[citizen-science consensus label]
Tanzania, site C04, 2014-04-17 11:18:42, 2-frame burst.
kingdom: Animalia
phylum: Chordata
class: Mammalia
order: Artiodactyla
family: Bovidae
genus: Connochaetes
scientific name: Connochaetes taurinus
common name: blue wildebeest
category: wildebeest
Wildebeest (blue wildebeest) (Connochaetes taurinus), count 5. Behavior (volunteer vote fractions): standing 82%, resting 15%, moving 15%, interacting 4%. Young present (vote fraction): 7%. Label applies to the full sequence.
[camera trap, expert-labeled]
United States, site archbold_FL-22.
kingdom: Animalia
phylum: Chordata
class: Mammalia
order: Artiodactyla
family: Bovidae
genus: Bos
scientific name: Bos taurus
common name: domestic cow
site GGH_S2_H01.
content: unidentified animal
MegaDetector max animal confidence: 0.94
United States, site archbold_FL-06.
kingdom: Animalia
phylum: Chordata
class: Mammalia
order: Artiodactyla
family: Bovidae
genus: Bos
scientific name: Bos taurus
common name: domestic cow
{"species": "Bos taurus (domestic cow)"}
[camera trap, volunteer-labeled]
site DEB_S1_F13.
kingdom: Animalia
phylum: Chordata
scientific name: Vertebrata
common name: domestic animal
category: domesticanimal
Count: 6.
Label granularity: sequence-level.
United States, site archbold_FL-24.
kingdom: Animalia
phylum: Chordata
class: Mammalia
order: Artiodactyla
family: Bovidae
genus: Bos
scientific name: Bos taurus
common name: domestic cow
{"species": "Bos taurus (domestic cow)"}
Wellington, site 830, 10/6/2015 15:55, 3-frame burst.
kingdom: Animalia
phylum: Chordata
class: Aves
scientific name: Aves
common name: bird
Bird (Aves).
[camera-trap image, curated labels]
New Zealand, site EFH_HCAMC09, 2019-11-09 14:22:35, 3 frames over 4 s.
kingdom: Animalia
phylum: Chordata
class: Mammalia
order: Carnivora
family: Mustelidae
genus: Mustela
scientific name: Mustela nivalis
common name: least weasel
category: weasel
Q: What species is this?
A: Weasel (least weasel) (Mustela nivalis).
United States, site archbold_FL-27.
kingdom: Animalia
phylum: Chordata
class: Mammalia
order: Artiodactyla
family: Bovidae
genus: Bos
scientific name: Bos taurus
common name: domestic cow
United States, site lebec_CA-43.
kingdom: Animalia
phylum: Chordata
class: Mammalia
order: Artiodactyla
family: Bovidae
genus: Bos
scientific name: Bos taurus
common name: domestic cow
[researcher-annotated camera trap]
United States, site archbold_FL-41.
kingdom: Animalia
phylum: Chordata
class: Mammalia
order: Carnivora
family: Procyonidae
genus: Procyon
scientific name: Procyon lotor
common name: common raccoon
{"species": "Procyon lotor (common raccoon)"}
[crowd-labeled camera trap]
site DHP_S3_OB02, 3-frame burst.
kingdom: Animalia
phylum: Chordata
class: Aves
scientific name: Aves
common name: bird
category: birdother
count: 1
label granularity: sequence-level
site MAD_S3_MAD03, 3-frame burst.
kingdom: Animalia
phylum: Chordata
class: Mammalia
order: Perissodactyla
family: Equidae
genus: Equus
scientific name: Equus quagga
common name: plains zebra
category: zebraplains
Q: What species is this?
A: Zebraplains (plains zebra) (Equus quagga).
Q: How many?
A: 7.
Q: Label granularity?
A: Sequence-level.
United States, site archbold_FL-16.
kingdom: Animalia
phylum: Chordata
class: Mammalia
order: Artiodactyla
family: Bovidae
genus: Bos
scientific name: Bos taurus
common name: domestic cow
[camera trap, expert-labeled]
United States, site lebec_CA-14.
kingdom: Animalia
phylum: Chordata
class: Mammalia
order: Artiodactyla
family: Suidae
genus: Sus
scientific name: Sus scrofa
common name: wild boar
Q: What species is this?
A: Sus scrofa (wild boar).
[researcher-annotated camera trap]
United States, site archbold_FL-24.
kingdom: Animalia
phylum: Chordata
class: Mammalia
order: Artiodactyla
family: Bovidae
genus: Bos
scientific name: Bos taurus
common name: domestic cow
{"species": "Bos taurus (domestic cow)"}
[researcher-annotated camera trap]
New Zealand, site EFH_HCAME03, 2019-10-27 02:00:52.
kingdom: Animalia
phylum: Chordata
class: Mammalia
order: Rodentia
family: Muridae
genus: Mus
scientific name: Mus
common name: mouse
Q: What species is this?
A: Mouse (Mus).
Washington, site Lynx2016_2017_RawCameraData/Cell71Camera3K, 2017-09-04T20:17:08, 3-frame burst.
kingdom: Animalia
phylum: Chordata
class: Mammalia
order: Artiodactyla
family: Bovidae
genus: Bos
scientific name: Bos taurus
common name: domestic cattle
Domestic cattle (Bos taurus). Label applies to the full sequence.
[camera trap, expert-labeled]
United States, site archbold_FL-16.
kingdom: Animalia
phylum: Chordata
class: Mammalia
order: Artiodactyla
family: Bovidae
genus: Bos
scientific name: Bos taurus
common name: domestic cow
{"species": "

--*--

#### WORK INSTRUCTION
What you give back must match the records word for word.

#### ANSWER SPACE
[citizen-science consensus label]
Tanzania, site C04, 2014-04-17 11:18:42, 2-frame burst.
kingdom: Animalia
phylum: Chordata
class: Mammalia
order: Artiodactyla
family: Bovidae
genus: Connochaetes
scientific name: Connochaetes taurinus
common name: blue wildebeest
category: wildebeest
Wildebeest (blue wildebeest) (Connochaetes taurinus), count 5. Behavior (volunteer vote fractions): standing 82%, resting 15%, moving 15%, interacting 4%. Young present (vote fraction): 7%. Label applies to the full sequence.
[camera trap, expert-labeled]
United States, site archbold_FL-22.
kingdom: Animalia
phylum: Chordata
class: Mammalia
order: Artiodactyla
family: Bovidae
genus: Bos
scientific name: Bos taurus
common name: domestic cow
site GGH_S2_H01.
content: unidentified animal
MegaDetector max animal confidence: 0.94
United States, site archbold_FL-06.
kingdom: Animalia
phylum: Chordata
class: Mammalia
order: Artiodactyla
family: Bovidae
genus: Bos
scientific name: Bos taurus
common name: domestic cow
{"species": "Bos taurus (domestic cow)"}
[camera trap, volunteer-labeled]
site DEB_S1_F13.
kingdom: Animalia
phylum: Chordata
scientific name: Vertebrata
common name: domestic animal
category: domesticanimal
Count: 6.
Label granularity: sequence-level.
United States, site archbold_FL-24.
kingdom: Animalia
phylum: Chordata
class: Mammalia
order: Artiodactyla
family: Bovidae
genus: Bos
scientific name: Bos taurus
common name: domestic cow
{"species": "Bos taurus (domestic cow)"}
Wellington, site 830, 10/6/2015 15:55, 3-frame burst.
kingdom: Animalia
phylum: Chordata
class: Aves
scientific name: Aves
common name: bird
Bird (Aves).
[camera-trap image, curated labels]
New Zealand, site EFH_HCAMC09, 2019-11-09 14:22:35, 3 frames over 4 s.
kingdom: Animalia
phylum: Chordata
class: Mammalia
order: Carnivora
family: Mustelidae
genus: Mustela
scientific name: Mustela nivalis
common name: least weasel
category: weasel
Q: What species is this?
A: Weasel (least weasel) (Mustela nivalis).
United States, site archbold_FL-27.
kingdom: Animalia
phylum: Chordata
class: Mammalia
order: Artiodactyla
family: Bovidae
genus: Bos
scientific name: Bos taurus
common name: domestic cow
United States, site lebec_CA-43.
kingdom: Animalia
phylum: Chordata
class: Mammalia
order: Artiodactyla
family: Bovidae
genus: Bos
scientific name: Bos taurus
common name: domestic cow
[researcher-annotated camera trap]
United States, site archbold_FL-41.
kingdom: Animalia
phylum: Chordata
class: Mammalia
order: Carnivora
family: Procyonidae
genus: Procyon
scientific name: Procyon lotor
common name: common raccoon
{"species": "Procyon lotor (common raccoon)"}
[crowd-labeled camera trap]
site DHP_S3_OB02, 3-frame burst.
kingdom: Animalia
phylum: Chordata
class: Aves
scientific name: Aves
common name: bird
category: birdother
count: 1
label granularity: sequence-level
site MAD_S3_MAD03, 3-frame burst.
kingdom: Animalia
phylum: Chordata
class: Mammalia
order: Perissodactyla
family: Equidae
genus: Equus
scientific name: Equus quagga
common name: plains zebra
category: zebraplains
Q: What species is this?
A: Zebraplains (plains zebra) (Equus quagga).
Q: How many?
A: 7.
Q: Label granularity?
A: Sequence-level.
United States, site archbold_FL-16.
kingdom: Animalia
phylum: Chordata
class: Mammalia
order: Artiodactyla
family: Bovidae
genus: Bos
scientific name: Bos taurus
common name: domestic cow
[camera trap, expert-labeled]
United States, site lebec_CA-14.
kingdom: Animalia
phylum: Chordata
class: Mammalia
order: Artiodactyla
family: Suidae
genus: Sus
scientific name: Sus scrofa
common name: wild boar
Q: What species is this?
A: Sus scrofa (wild boar).
[researcher-annotated camera trap]
United States, site archbold_FL-24.
kingdom: Animalia
phylum: Chordata
class: Mammalia
order: Artiodactyla
family: Bovidae
genus: Bos
scientific name: Bos taurus
common name: domestic cow
{"species": "Bos taurus (domestic cow)"}
[researcher-annotated camera trap]
New Zealand, site EFH_HCAME03, 2019-10-27 02:00:52.
kingdom: Animalia
phylum: Chordata
class: Mammalia
order: Rodentia
family: Muridae
genus: Mus
scientific name: Mus
common name: mouse
Q: What species is this?
A: Mouse (Mus).
Washington, site Lynx2016_2017_RawCameraData/Cell71Camera3K, 2017-09-04T20:17:08, 3-frame burst.
kingdom: Animalia
phylum: Chordata
class: Mammalia
order: Artiodactyla
family: Bovidae
genus: Bos
scientific name: Bos taurus
common name: domestic cattle
Domestic cattle (Bos taurus). Label applies to the full sequence.
[camera trap, expert-labeled]
United States, site archbold_FL-16.
kingdom: Animalia
phylum: Chordata
class: Mammalia
order: Artiodactyla
family: Bovidae
genus: Bos
scientific name: Bos taurus
common name: domestic cow
{"species": "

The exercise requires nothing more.